Sculpture of ancient, unique sea creature helps shed light on extinct species

A team of researchers have used fossil evidence to create the first 3D models of the ancient species Agnostus pisiformis.

A team of Swedish researchers have used data and fossil records to create the first 3D sculpture of an ancient, odd-looking sea creature known as Agnostus pisiformis,  a new study published in Earth Science Reviews reports.

The strange species lived between 506 to 492 million years ago and went extinct during the early stages of the Upper Cambrian period. It was a trilobite-like arthropod that existed in huge numbers and left fossil traces across England, Scandinavia, and Russia.

The sculpture is important because it offers new information about the well-known species and has helped scientists build the most thorough review of the Cambrian creature to date. While the ancient animal had many odd features, the team refers to it as a “beautiful fossil animal”.

“Beauty is in the eye of the beholder of course, but to me it is beautiful for a number of reasons,” lead author Mats E. Eriksson, a professor at Lund University, told Gizmodo. “I love its anatomy, but I guess it becomes even more beautiful in my eyes because of its long and convoluted research history, and its applicability.
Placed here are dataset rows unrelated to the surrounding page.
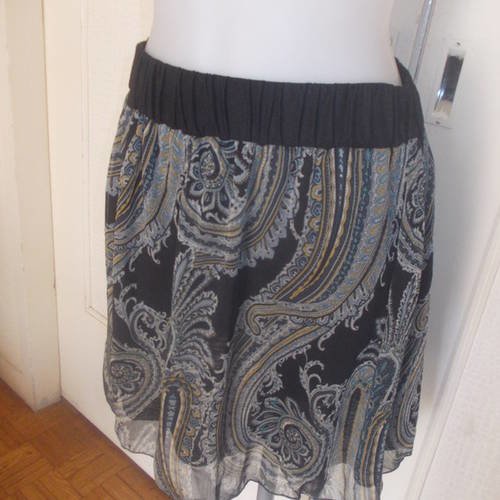 Petite jupe  en mousseline motifs arabesque  évasée  taille 38- 40-42 longueur de  47 cms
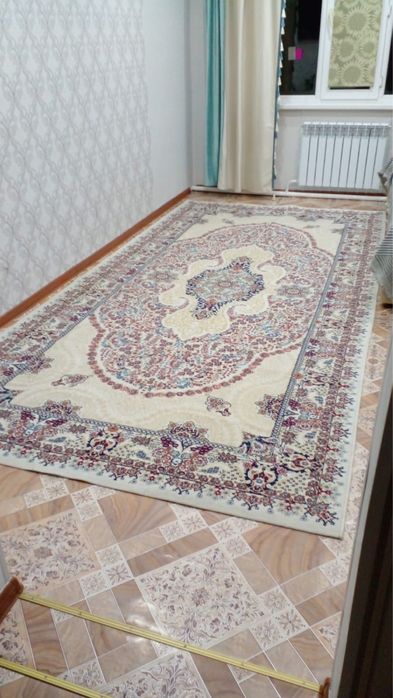 Продам стулья, ковер и кровать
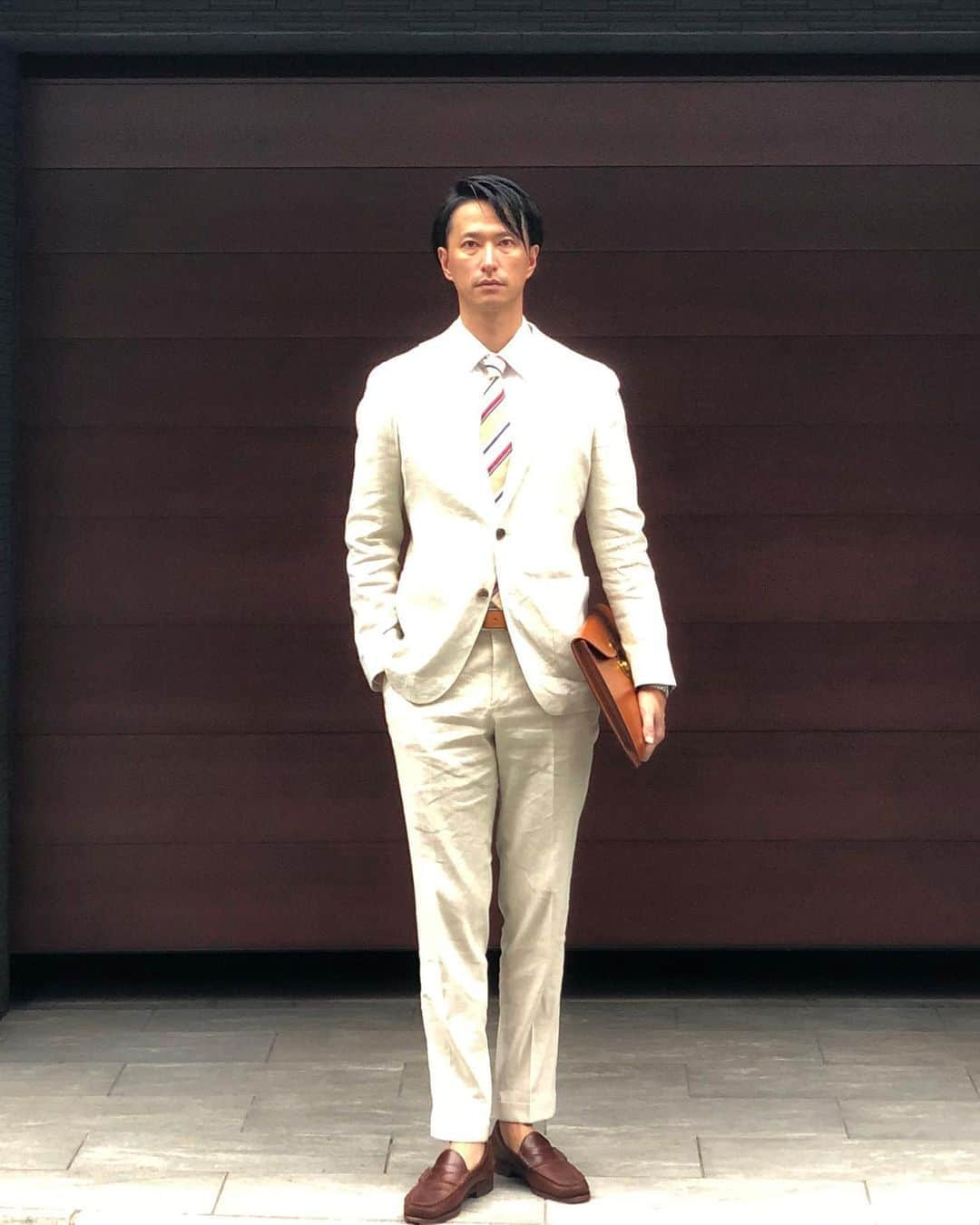 秋山真太郎さんのインスタグラム写真 - (秋山真太郎Instagram)「WESTORY✨👔 長崎の老舗ジャケット、スラックス、シャツの専門工場三社が作る本格ファクトリーブランド。 匠の技が詰まっております✨  #エミネントスラックス#アリエス株式会社#山喜株式会社#長崎#nagasaki」10月25日 15時42分 - shintaro_akiyama_official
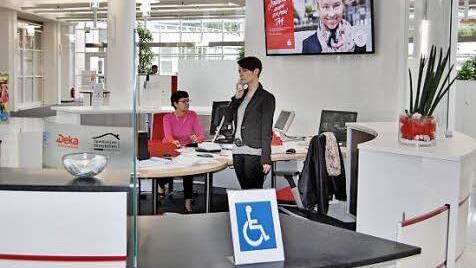 Auch an Rollstuhlfahrer ist an der Service-Insel mit einem niedrigen Tresen gedacht.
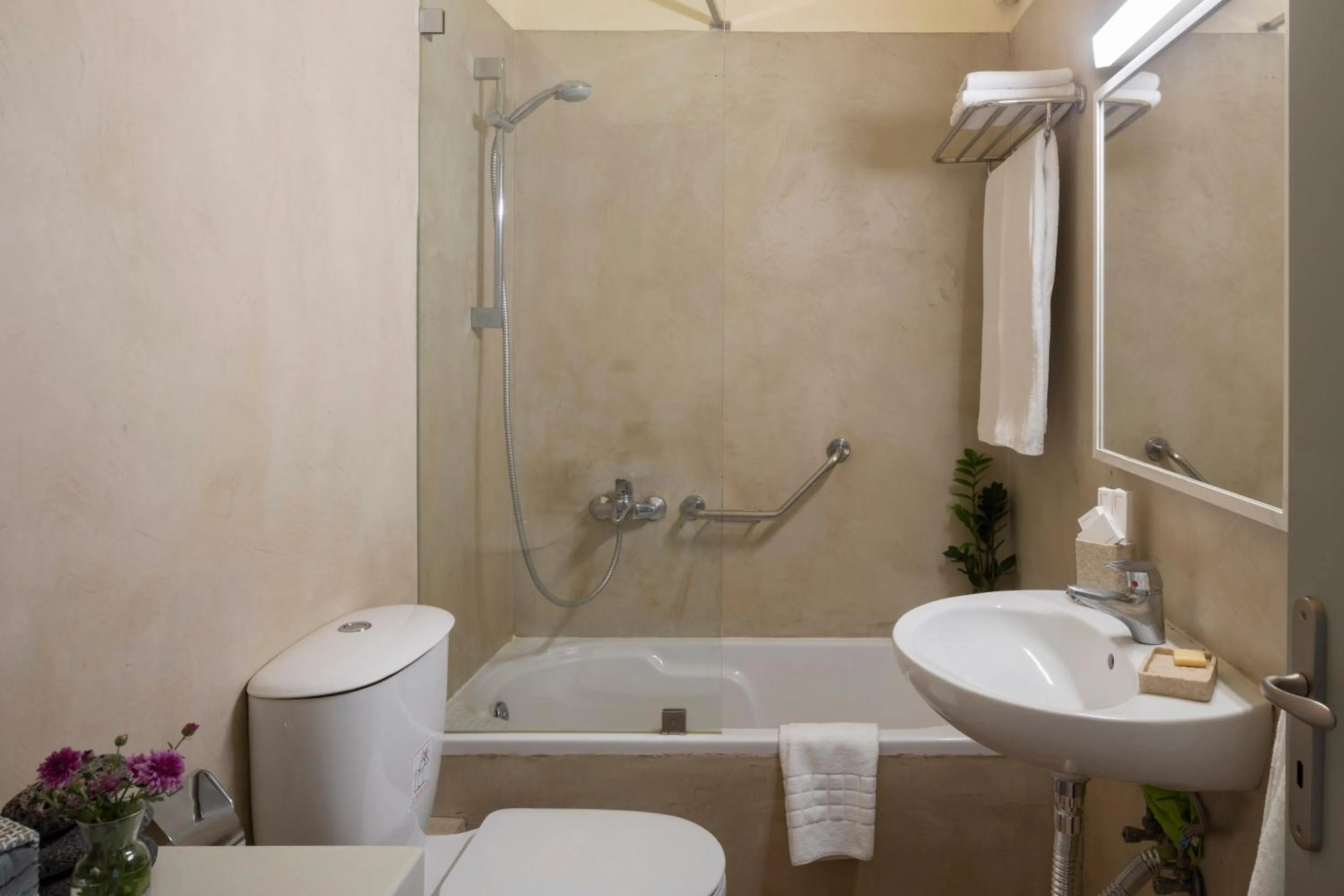 Bathroom in Aria Lito Mansion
Finally, being known from exceptionally [well] preserved material we have detailed insights into its anatomy… What is there not to love?”

Scientists have known about Agnostus pisiformis since scientist Magnus von Bromell first described the odd species in 1729. Since then, researchers have found many traces of the clam-like creature, which has allowed them to properly model both its two outer shells and its soft interior tissue. That extensive knowledge also enabled the team in the study to create the new sculptures. 
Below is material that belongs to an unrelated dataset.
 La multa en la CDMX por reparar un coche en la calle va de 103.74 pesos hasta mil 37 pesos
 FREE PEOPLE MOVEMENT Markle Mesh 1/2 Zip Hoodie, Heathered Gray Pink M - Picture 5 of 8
The models are a mix of clay, silicone, and translucent polyurethane resin. They show Agnostus pisiformis in multiple poses, including a closed-in protective mode and a swimming mode.

In addition to the sculptures, the new study gives an exhaustive review of the species, including an account of its research history, distribution, anatomy, physical development, and possible behaviors.

“The sculptures have been greatly scaled up and show the animal’s complete anatomy down to the smallest detail, including all the extremities and antennae,” added Erikkson, according to Gizmodo Australia. “The incredible degree of preservational detail means that we can grasp the entire anatomy of the animal, which in turn reveals a lot about its ecology and mode of life.”